Óscar de la Borbolla
02/05/2016 - 12:02 am
El dogmatismo cotidiano
Cuando se piensa en el dogmatismo, generalmente vienen a la mente la cerrazón de los fundamentalismos religiosos y la triste abjuración a la que fue obligado Galileo Galilei
Cuando se piensa en el dogmatismo, generalmente vienen a la mente la cerrazón de los fundamentalismos religiosos y la triste abjuración a la que fue obligado Galileo Galilei. Sin embargo, hay dogmáticos que nos quedan más cerca y que padecemos a diario. Quizás el más próximo se encuentra dentro de nosotros.
Es muy fácil descubrir dogmáticos: son aquellos para quienes solo existe una forma de hacer, una manera de pensar, una verdad y una calificación para las cosas: la de ellos; están cerrados al consejo y a las alternativas que quedan no necesariamente del lado opuesto de las que han elegido, sino junto, a un lado, relativamente calibradas. A mí los dogmáticos o necios me impacientan: son cerriles, cuadrados, inamovibles como un trailer que deja caer todo su peso y no hay manera de moverlo: Oye, pero ¿ya viste...? No. ¿Y has considerado que...? No. Y, ¿no quisieras ver si...? No. Son extenuantes; están aferrados como las vías de los trenes a los durmientes.
Cuando me topo con dogmáticos no puedo imaginar que en el pasado hayan tenido una mentalidad abierta, son tozudos por donde se les contemple y, sin embargo, es necesariamente lógico que alguna vez no lo hayan sido para que pudieran agruparse, integrarse a una secta, sumarse a una escuela de pensamiento. Dóciles, maleables, fáciles de convencer, sugestionables como niños tuvieron que haber sido para luego devenir en militantes aguerridos de algún credo, el que sea: una sola forma para entenderlo todo, una única manera de aproximarse a todo.

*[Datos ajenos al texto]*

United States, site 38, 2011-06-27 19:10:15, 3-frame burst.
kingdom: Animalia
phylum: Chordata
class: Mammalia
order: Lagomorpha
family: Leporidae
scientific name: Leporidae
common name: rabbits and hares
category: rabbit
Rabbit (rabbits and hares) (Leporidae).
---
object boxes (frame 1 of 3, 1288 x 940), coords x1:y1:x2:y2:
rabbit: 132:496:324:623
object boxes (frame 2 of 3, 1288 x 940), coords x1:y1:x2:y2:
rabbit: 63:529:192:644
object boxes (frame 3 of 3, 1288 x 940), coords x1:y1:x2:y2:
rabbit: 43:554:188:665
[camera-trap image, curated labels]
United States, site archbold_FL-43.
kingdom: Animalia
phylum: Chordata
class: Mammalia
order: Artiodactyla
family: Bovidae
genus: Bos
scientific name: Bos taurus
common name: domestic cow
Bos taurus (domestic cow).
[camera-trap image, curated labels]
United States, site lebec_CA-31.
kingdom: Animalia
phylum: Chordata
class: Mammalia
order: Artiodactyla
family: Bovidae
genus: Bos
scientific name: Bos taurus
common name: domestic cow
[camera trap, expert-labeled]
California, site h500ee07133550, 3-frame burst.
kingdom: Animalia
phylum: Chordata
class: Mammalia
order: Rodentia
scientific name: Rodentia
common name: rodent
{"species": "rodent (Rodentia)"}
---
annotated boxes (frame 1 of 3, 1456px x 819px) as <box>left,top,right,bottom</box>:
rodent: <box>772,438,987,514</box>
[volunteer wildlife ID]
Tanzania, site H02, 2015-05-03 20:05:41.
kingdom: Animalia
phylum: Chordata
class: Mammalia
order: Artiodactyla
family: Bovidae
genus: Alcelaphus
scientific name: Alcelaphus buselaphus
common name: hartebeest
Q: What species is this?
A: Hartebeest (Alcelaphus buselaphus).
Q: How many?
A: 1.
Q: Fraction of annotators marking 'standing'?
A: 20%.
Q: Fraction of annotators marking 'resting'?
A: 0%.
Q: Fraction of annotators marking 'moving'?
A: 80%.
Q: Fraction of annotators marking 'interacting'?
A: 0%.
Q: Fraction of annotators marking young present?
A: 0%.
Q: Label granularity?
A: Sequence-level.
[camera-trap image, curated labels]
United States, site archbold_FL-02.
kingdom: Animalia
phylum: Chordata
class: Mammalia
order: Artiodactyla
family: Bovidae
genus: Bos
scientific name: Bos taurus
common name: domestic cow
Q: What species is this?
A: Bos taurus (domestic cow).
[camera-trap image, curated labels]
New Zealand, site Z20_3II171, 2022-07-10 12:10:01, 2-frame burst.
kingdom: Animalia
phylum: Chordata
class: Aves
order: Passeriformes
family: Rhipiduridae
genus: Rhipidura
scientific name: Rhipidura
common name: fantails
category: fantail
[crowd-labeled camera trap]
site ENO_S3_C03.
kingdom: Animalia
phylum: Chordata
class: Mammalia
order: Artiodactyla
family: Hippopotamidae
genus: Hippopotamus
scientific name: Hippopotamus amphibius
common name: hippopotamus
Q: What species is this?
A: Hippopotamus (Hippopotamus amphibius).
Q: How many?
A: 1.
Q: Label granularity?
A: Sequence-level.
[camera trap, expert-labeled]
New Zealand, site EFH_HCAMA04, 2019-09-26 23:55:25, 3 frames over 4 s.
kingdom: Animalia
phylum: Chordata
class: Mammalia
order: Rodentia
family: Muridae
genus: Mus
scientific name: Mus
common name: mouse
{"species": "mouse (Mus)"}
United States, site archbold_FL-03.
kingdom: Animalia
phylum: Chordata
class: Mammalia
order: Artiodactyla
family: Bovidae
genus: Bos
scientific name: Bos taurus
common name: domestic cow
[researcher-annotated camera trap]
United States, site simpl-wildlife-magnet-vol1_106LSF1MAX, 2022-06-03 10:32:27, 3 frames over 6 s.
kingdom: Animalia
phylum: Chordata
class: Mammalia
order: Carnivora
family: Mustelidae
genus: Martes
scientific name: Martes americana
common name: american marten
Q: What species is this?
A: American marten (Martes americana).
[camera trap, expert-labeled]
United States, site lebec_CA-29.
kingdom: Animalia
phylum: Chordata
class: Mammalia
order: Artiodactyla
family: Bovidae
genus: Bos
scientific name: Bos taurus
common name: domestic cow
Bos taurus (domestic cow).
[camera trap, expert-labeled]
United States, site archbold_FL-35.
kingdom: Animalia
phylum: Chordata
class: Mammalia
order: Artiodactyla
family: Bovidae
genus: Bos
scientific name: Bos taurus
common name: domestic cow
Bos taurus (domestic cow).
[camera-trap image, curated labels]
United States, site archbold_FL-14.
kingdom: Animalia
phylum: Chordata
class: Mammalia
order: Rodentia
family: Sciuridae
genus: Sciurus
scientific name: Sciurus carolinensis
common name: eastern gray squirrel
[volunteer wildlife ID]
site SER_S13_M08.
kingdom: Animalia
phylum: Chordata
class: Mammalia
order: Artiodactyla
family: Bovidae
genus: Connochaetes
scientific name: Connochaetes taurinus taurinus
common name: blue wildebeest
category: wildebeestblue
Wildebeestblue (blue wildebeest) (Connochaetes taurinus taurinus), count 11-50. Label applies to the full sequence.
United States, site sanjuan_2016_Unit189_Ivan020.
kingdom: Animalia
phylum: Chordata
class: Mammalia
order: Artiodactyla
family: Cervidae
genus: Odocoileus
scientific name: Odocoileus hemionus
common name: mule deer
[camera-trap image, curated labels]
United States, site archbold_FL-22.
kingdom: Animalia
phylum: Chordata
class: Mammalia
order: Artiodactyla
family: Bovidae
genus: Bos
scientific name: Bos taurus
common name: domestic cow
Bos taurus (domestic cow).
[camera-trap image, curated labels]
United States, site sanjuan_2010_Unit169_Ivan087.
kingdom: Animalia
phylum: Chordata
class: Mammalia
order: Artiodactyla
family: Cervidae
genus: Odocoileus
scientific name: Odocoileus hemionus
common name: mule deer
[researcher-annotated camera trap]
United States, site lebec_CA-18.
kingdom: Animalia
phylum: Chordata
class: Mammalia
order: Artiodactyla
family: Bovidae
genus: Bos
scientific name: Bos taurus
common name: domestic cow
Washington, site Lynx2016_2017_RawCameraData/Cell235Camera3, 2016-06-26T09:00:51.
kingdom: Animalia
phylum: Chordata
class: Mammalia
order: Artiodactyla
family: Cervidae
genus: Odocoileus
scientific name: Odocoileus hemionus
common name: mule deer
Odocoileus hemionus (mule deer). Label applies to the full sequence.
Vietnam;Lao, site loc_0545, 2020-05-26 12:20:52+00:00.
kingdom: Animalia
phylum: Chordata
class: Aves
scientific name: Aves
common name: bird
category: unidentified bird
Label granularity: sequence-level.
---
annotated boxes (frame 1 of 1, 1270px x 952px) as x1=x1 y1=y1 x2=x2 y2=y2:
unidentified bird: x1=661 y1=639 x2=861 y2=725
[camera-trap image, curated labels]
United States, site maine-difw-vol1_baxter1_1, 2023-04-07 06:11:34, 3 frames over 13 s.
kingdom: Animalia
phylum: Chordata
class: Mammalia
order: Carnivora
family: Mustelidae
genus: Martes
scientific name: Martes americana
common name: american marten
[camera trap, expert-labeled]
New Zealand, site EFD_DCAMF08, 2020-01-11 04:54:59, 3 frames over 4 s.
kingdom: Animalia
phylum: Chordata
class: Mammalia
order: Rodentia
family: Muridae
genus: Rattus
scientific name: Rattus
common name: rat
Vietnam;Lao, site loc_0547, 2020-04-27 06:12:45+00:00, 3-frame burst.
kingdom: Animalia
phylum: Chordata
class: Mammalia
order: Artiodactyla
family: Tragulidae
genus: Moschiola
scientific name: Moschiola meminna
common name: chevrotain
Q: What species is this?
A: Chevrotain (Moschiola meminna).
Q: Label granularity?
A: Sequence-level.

Solo una ventaja posee el dogmático: estar en paz, seguro de sus opiniones y convencido de sus actos. No pueden ser de otra manera; no existe una idea mejor que la suya. El dogmático está seguro como una aplanadora. No hay dudas. No hay incertidumbres. No hay más que la aplicación mecánica de ese único criterio que usa indiscriminadamente. Aunque esta ventaja es solo momentánea, pues la frontera de su estrecha isla, donde vive en paz, llega a donde llega su nariz o la de sus correligionarios. Y de ahí también que el dogmático sea el más inseguro, el más ofendido por la diversidad que ofrece el mundo. Cualquier punto de vista diferente pone en peligro la perfección que, según cree, ha alcanzado. Hay una diferencia entre el dogmático y el fanático; es una diferencia importante que vuelve más soportables a los dogmáticos que a los fanáticos. Los primeros defienden su punto de vista, los otros intentan imponerlo a los demás.
A los dogmáticos, empero, no puedo verlos más que con cierta pena. Una pena paradójica, una pena que implica algo de misericordia, pero también un mucho de desprecio, de reprobación. Esa pena peculiar revela algo extraño de mí, pues si yo estuviera abierto, fuera dúctil, dúctil de veras, necesariamente, les concedería un poco de razón. Si yo en verdad dudara de todo, como digo hacerlo, no me darían pena; pero -lo digo en serio- sí me dan pena, y lo que revela esa pena es al dogmático que vive en mí, pues si de verdad no estuviera encerrado, como ellos, en alguna creencia, no me despertarían pena. La pena que me dan e inclusive el desprecio que me generan es la prueba de que los miro desde mi propio bastión de verdad, desde mi dogma. Y es que, por lo visto, uno solo puede encontrarse con un necio cuando uno es un necio también.